─── 抜粋本文

説明

複合パネルとその製造方法

【課題】貼り合せ工程が不要で、通気部の形成も容易に行える低コストな複合パネルを提供する。
【解決手段】断熱材層11の少なくとも一方の面に、熱硬化性樹脂組成物からなる硬質層12が一体に形成された複合パネル10。該複合パネル10は、板状の断熱材の少なくとも一方の面に、熱硬化性樹脂組成物を含有する硬質層形成成分を塗布する塗布工程と、硬質層形成成分を熱硬化して、硬質層12を形成する熱硬化工程とを有する方法により製造できる。例えば、キャビティに凸条が形成された金型を用いて熱硬化工程を行えば、硬質層12の形成とともに、硬質層12の外表面に凹条13からなる通気溝を形成することも可能である。

【発明の詳細な説明】
【技術分野】
【0001】
本発明は、断熱材層と硬質層とを備え、内壁材などの壁材として好適に使用される複合パネルとその製造方法に関する。
【背景技術】
【0002】
住宅などの建物の壁材に断熱材を用いる際、断熱材には、一般に、石膏ボードなどの耐火性を備えた硬質ボードが組み合わせて使用される。このように断熱材と硬質ボードとを組み合わせる場合に、施工現場において断熱材と硬質ボードとを別々に施工すると、施工に手間がかかるため、あらかじめ断熱材と硬質ボードとを貼り合わせた複合パネルを使用することがある。また、断熱材の表面などには、施工後の壁内における湿気を排出するための通気部が形成される場合がある。例えば、特許文献1には、折れ曲がり(リブ)断面構造を有するメタル薄板を断熱材の表面に配置し、その外側に外装材を設けることにより、断熱材と外装材との間に、通気部を形成する技術が記載されている。

──────
─── 出典データ

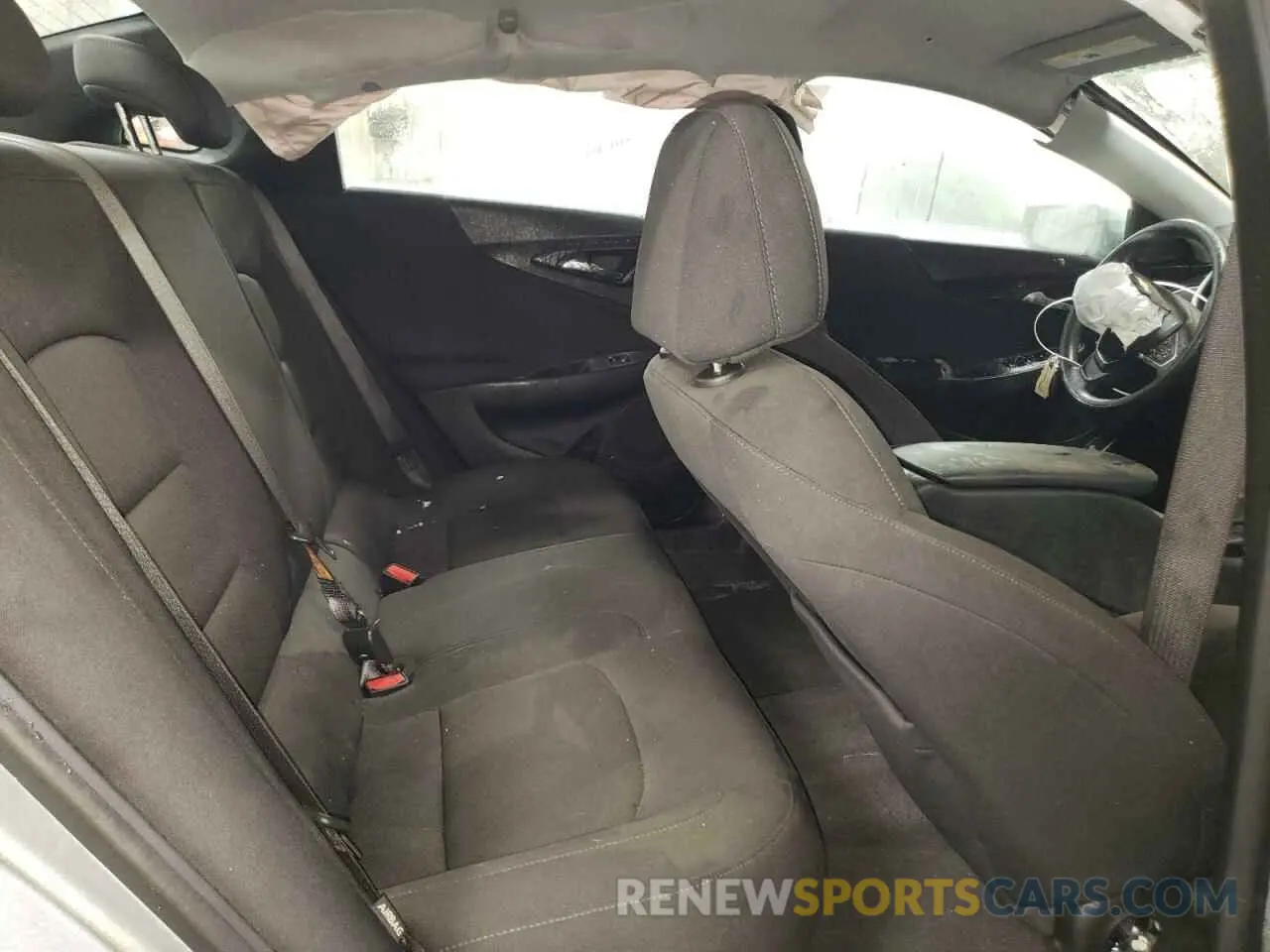 10 fotografías del automóvil dañado 1G1ZB5ST0RF108482 CHEVROLET MALIBU 2024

──────

» 設問一覧
1) 複合パネルに関する文書によれば、本発明の複合パネルはどのような壁材として好適に使用されますか。
2) 複合パネルに関する文書の次の一文を英語に翻訳してください。「住宅などの建物の壁材に断熱材を用いる際、断熱材には、一般に、石膏ボードなどの耐火性を備えた硬質ボードが組み合わせて使用される。」

» 解答例
1) 内壁材などの壁材として好適に使用されます。

2) When a heat-insulating material is used in the wall material of a building such as a house, it is generally used in combination with a fire-resistant hard board such as gypsum board.